I used to love back to school time. New year, new class, new possibilities. And, let’s not forget the most important thing: new school supplies! As I got older, especially after transitioning out of classwork, I found it less and less exciting. It was something other people participated in, something I understood about, but just didn’t do anymore. I seemed to be in that funny, murky area between childhood and parenthood, in which times like “back to school” seemed irrelevant somehow. But, for the first time in a long while, I feel like I’m part of it. I may not be heading back to school (in fact, ironically, I’m probably the furthest from school I’ve been in my whole life!) but this September, it really feels like a new year. Allay just celebrated its one year anniversary, my life is full of new classes, thanks to our fabulous fall schedule, and I haven’t felt this open to the possibilities in a very long time. This year, I am excited. This year, I am participating.

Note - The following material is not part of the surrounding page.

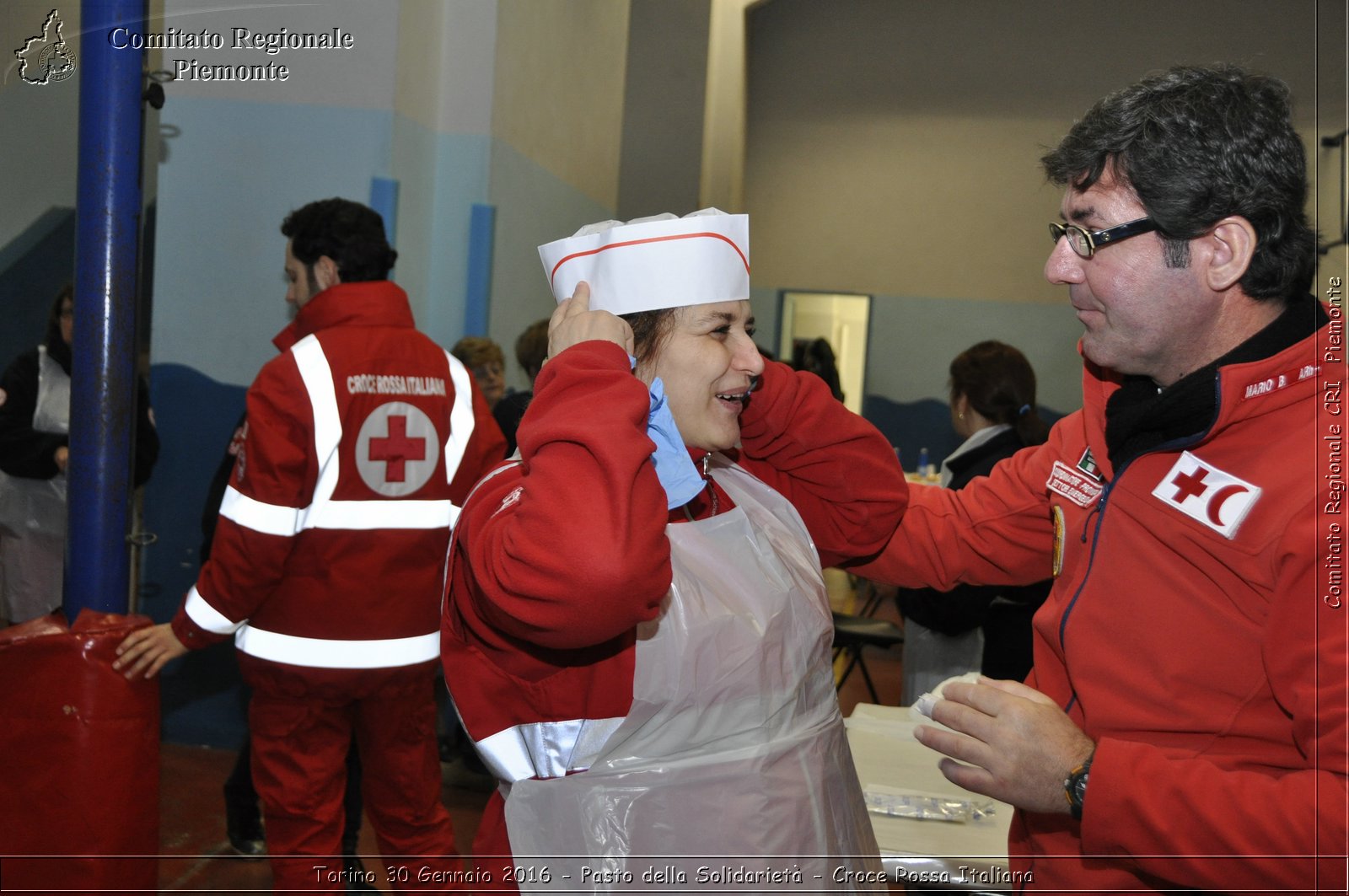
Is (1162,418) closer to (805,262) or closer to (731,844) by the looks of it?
(731,844)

It’s been a while since I’ve written. It’s not because I haven’t cared, I just didn’t know how to authentically write about what I was going through. But, it’s a new year, and I’m ready to try. While, on one hand, this has been such a special year, filled with so many joys, it has also been the hardest of my life, filled with loss, disappointment, and sadness. As may be obvious from my previous posts on this blog, I strive to find the lessons and the room for growth in each experience. And, boy has this year provided me lessons and opportunities for growth!

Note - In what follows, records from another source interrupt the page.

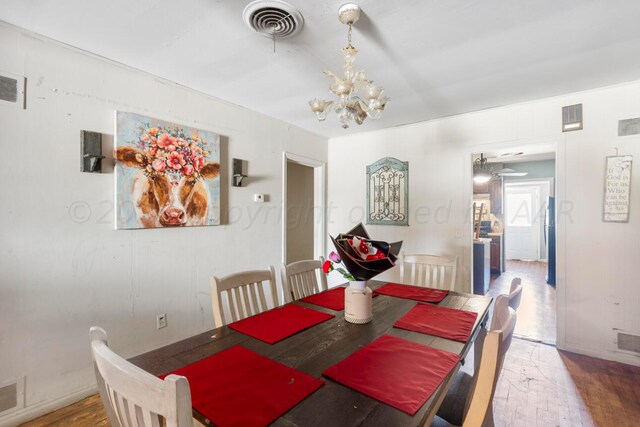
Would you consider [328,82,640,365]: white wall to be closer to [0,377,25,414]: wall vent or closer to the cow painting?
the cow painting

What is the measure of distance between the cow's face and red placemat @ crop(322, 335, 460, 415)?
1939mm

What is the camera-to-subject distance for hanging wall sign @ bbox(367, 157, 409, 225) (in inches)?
142

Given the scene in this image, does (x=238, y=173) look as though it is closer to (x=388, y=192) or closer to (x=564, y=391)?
(x=388, y=192)

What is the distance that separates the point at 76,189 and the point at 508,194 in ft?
28.3

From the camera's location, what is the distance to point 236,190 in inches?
118

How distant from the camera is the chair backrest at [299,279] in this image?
1.95m

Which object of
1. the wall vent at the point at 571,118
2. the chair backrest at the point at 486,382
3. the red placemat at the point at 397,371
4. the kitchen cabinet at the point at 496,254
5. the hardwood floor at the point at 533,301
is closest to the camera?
the chair backrest at the point at 486,382

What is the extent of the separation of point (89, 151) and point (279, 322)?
1.76m

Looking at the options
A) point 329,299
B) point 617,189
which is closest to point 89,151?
point 329,299

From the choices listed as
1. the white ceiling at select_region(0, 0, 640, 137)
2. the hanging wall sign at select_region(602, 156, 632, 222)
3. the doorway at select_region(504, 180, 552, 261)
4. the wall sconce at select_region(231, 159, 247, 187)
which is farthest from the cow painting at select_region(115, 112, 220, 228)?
the doorway at select_region(504, 180, 552, 261)

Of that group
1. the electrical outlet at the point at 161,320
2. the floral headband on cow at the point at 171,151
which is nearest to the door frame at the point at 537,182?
the floral headband on cow at the point at 171,151

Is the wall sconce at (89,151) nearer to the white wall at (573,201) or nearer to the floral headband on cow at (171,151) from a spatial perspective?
the floral headband on cow at (171,151)

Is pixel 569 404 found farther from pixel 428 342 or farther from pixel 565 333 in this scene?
pixel 428 342

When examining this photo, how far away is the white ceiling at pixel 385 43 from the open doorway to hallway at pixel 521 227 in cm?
261
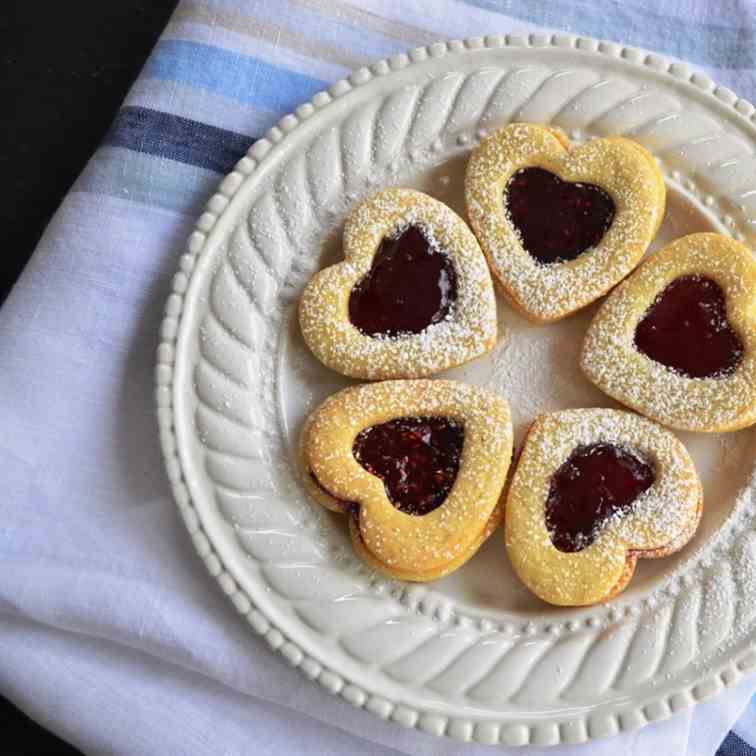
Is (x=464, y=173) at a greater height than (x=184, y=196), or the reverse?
(x=464, y=173)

As many may know, we have been struggling with infertility. I have spent the greater part of the last two years, especially this past year, undergoing test after test, procedure after procedure in hopes of getting pregnant. I’ve changed my diet, done acupuncture, yoga for fertility, fertility-focused massage, clomid, IUI’s and IVF. We’ve had two pregnancies and two miscarriages. The first occurred just before the holidays this past winter. Literally days before we were scheduled to begin our first IVF cycle, we found out we had conceived on our own. “It was meant to be,” we said. Just when we thought we’d have to undergo the worst, the best gift arrived. Sadly, the pregnancy was not meant to be. And, more than that, the doctors were worried it was in fact ectopic, the treatment for which put our babymaking dreams on hold for months. The second occurred just weeks ago. Our IVF cycle resulted in a positive pregnancy test. My betas rose steadily and our first ultrasound appeared textbook. We found out the baby was due on March 28, 2013, my 30th birthday. “It was meant to be,” we said. We went through the worst and it was worth it because we have the greatest gift. Sadly, at eight weeks we found out the pregnancy was no longer viable.

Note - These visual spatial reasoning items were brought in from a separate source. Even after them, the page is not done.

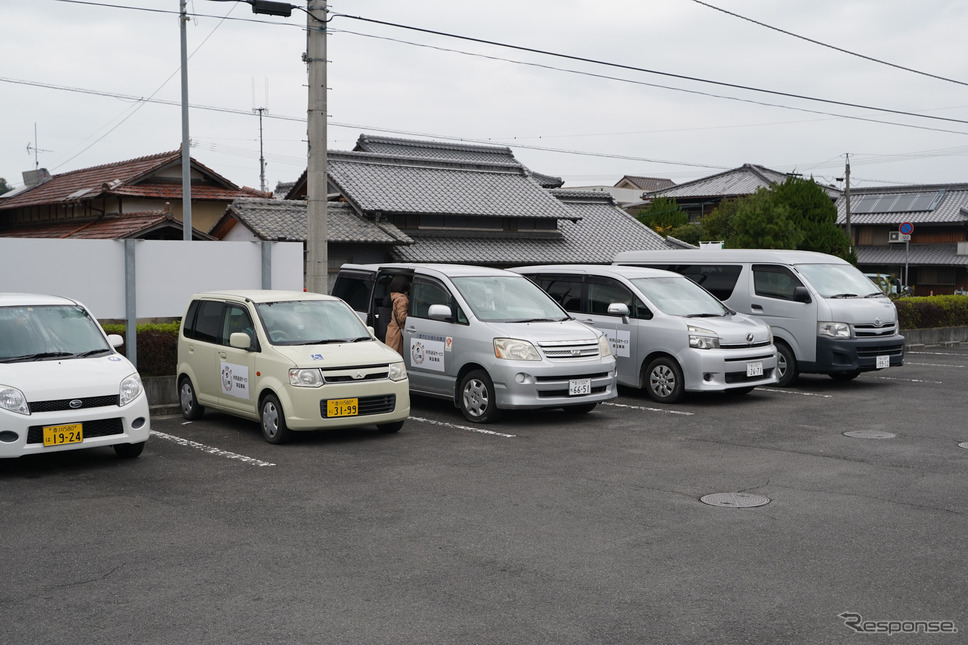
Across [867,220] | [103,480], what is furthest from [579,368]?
[867,220]

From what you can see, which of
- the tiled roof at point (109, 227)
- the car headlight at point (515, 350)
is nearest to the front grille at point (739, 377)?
the car headlight at point (515, 350)

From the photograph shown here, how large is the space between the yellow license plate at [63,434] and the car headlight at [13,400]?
25cm

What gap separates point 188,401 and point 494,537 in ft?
19.8

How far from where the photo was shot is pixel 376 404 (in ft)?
29.9

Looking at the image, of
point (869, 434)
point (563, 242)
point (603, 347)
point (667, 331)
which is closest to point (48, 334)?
point (603, 347)

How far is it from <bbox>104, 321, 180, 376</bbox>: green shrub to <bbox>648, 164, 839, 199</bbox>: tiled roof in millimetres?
45475


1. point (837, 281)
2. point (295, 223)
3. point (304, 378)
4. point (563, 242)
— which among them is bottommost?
point (304, 378)

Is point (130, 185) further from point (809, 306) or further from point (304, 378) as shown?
point (809, 306)

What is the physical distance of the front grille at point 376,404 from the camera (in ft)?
29.6

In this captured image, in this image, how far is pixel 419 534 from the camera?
19.0ft

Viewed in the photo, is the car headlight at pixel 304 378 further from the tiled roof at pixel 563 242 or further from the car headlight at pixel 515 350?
the tiled roof at pixel 563 242

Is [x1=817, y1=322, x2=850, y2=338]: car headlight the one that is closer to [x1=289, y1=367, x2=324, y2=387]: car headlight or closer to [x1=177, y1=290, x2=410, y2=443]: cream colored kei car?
[x1=177, y1=290, x2=410, y2=443]: cream colored kei car

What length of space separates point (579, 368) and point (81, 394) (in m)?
5.31

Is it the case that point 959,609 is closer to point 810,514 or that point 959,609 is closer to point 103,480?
point 810,514
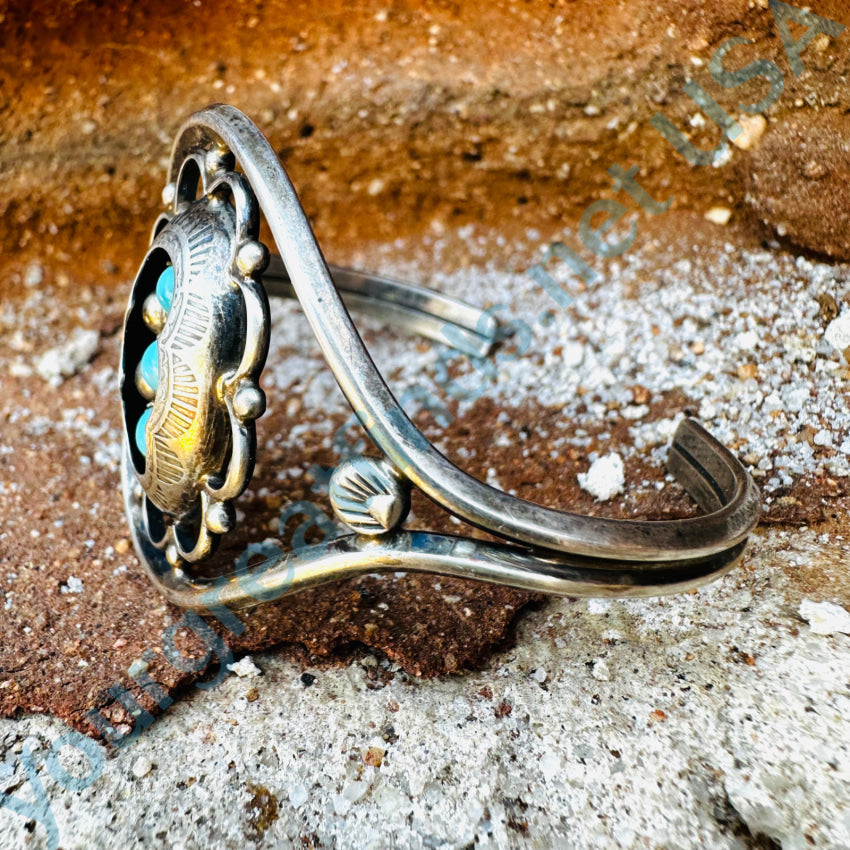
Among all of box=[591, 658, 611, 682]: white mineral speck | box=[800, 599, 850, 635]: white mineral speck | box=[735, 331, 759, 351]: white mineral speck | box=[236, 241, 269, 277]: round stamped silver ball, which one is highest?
box=[236, 241, 269, 277]: round stamped silver ball

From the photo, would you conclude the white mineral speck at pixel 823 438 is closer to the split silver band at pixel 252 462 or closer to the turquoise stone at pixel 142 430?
the split silver band at pixel 252 462

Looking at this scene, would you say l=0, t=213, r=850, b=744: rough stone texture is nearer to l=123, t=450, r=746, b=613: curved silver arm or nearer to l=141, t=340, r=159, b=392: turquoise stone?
l=123, t=450, r=746, b=613: curved silver arm

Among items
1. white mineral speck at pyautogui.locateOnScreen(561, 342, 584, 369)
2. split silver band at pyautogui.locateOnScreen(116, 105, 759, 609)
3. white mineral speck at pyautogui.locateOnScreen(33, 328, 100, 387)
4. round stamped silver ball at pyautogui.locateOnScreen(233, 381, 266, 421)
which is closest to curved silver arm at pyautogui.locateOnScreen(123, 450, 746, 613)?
split silver band at pyautogui.locateOnScreen(116, 105, 759, 609)

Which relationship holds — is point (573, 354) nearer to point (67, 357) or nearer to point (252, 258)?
point (252, 258)

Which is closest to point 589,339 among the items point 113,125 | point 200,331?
point 200,331

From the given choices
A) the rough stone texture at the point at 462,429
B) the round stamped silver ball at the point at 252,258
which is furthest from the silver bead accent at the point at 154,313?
the rough stone texture at the point at 462,429

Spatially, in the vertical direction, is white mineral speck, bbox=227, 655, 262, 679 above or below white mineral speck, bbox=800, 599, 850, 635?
below
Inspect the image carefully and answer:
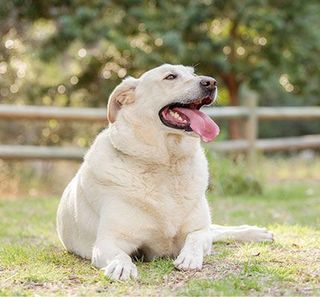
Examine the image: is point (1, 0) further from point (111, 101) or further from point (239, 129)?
point (111, 101)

It has been a hard year. But, it has been an important one. Our experiences this year have taught me things I may not have learned any other way. They forced me to face and accept what I can and cannot control. They brought out some of my weaknesses, but moreso, they allowed me to really see and appreciate my strengths. They helped me build an incredibly understanding and supportive community, founded on total openness and acceptance. And, most of all, they taught me how to be mindfully present, taking life one day at a time.
And so, here I am. New Year. New Classes. New Perspective. New Possibilities. I guess you could say that I am still caught in that funny, murky area between childhood and parenthood. Except, those are no longer my parameters. Mine are undefined. I’m finally figuring them out as I go along. I may not be heading back to school. I may not be preparing a child to head back to school. But, this year, perhaps more than ever, I am part of it. I am excited. I am participating. I have no idea what lies ahead for us (or for this blog!). But, I do know that, with the lessons I’ve learned this year, I am open to the possibilities.